The project will help the areas become more sustainable, inclusive, and resilient places to live in for more than 1.5 million people, the press note reads.
Urbanisation in Nepal has been growing at a rapid pace at about six per cent since the 1970s, however, this has not contributed significantly to inclusive economic growth due to inadequate urban planning, weak institutions, neglected operations and maintenance (O&M) of existing urban infrastructure, as well as limited technical capacity. It is estimated that the government would need to double its spending on urban infrastructure to meet the backlog of future demand up to 2030 worth $24.5 billion.
Investments from the Regional Urban Development Project will focus on eight municipalities from the southern Tarai region, including four municipalities from the less-developed Province 7 in far western Nepal.
The project will enhance urban infrastructure in municipalities in the Tarai region, incorporating climate-resilient and sustainable features, reducing flooding duration to less than an hour in eight municipalities. It includes the construction and rehabilitation of 200-km storm water drains; improvement of 240-km roads; construction of at least 40-km footpaths responsive to the needs of elderly, women, children, and people with disabilities; building of four sanitary landfills and resource recovery centres; and construction of 20-km sewers while connecting 7,500 households to the sewerage system in Biratnagar.
"Improving urban infrastructure and service delivery in major urban areas in Nepal, including in the Tarai region, is a must given their importance to the country’s economy and development,” an ADB urban development specialist Vivian Castro-Wooldridge, has been quoted as saying in the press note. "The project will ensure that people in the southern parts of Nepal are living in areas that are safe, sustainable, inclusive, and resilient to climate change."

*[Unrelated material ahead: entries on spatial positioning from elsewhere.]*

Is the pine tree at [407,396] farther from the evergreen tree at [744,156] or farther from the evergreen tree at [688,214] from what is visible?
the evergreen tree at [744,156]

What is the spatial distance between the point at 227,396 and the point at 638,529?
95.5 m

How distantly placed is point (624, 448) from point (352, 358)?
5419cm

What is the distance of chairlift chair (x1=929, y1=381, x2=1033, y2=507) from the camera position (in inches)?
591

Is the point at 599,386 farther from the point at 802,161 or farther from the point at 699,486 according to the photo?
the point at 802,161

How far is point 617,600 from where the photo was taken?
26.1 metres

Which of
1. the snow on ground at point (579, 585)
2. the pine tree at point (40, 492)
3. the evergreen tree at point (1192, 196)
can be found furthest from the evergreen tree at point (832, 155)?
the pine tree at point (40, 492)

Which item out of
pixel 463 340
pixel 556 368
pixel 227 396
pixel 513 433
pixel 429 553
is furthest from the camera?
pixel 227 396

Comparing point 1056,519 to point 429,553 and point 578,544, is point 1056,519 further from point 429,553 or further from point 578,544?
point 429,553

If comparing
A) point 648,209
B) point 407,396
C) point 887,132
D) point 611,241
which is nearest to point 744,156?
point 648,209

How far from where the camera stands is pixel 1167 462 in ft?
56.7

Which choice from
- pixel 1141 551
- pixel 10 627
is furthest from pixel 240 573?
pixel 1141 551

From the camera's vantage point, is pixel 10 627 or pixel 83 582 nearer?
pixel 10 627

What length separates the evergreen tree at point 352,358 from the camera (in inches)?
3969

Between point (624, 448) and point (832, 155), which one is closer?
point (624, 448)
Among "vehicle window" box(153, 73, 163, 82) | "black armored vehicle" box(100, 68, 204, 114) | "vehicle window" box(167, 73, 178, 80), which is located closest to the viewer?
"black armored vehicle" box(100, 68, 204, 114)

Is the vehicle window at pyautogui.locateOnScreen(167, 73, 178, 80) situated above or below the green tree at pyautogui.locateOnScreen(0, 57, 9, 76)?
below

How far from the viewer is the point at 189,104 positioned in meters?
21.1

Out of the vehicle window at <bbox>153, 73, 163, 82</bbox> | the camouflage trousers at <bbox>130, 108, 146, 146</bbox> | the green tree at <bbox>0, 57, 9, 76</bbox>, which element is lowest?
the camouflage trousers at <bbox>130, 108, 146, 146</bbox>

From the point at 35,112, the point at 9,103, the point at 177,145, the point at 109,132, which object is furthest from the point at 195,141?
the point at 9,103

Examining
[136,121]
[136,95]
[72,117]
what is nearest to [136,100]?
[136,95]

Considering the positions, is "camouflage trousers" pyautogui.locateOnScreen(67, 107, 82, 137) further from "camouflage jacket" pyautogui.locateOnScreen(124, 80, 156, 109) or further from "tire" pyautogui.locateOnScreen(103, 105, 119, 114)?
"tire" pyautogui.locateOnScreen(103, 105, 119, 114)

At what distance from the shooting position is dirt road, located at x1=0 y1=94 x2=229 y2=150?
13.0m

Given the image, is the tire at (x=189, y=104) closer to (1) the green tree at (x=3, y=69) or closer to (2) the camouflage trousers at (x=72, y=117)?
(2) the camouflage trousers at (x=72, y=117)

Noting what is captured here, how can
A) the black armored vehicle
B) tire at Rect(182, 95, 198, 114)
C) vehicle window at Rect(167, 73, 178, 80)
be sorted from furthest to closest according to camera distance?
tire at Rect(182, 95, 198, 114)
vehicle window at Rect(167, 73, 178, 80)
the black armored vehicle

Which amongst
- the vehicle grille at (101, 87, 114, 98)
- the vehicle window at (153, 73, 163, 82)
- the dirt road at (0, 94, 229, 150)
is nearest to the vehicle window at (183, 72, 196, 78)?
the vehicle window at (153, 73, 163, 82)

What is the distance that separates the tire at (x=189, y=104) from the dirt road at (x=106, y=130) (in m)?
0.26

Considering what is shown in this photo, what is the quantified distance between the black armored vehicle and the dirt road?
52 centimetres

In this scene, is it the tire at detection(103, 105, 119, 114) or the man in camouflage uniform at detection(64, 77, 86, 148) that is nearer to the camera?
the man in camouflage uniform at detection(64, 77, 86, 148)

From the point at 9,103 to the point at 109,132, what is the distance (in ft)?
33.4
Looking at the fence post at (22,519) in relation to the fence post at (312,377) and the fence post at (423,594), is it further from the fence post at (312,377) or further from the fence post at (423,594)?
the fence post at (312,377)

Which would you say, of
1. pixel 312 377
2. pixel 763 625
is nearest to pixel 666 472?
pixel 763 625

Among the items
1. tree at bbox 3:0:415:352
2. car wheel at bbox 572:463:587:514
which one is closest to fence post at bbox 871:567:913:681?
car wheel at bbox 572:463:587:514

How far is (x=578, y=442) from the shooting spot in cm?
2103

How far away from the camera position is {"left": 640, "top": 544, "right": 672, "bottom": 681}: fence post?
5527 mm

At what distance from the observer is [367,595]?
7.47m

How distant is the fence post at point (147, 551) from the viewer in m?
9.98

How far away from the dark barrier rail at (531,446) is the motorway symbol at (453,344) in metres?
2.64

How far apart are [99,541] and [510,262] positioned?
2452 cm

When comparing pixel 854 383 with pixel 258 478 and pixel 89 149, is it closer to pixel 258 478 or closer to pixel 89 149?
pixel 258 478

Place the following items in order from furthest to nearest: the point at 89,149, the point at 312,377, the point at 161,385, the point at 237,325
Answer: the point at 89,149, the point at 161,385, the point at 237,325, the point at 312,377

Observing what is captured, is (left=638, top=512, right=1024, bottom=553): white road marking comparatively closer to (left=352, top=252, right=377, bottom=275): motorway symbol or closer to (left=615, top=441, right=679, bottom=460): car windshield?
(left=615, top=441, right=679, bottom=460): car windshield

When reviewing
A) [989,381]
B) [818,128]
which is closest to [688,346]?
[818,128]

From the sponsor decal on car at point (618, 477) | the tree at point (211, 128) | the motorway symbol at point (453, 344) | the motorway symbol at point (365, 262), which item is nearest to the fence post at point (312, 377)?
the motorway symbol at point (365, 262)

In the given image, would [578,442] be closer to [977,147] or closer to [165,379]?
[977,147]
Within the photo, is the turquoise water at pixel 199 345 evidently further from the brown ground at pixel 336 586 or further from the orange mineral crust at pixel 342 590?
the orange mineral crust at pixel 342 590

The Tarai region is where a significant amount of Nepal’s urban population lives and where majority of the landlocked country’s trade activities flow—through the municipalities of Biratnagar, Birgunj, and Siddharthanagar. Province 7, bordering India, is one of the poorest and most vulnerable provinces in Nepal, with 40 percent of people living under poverty and almost none having access to proper waste collection and treatment facilities.
The project will mark ADB’s first investment in urban infrastructure in Province 7 and will improve flood management, mobility and solid waste management. It will also assist the development of urban plans and bylaws that reflect greater disaster risk resilience, improved land management, and regional development. Municipal capacity will be strengthened through the implementation of a performance-based socio-economic development programme.
The project will also support a project development facility for the preparation of a pipeline of urban infrastructure projects, particularly in solid waste management, drainage, roads, water supply, and sanitation, with high readiness to reduce future start-up delays, adds the release.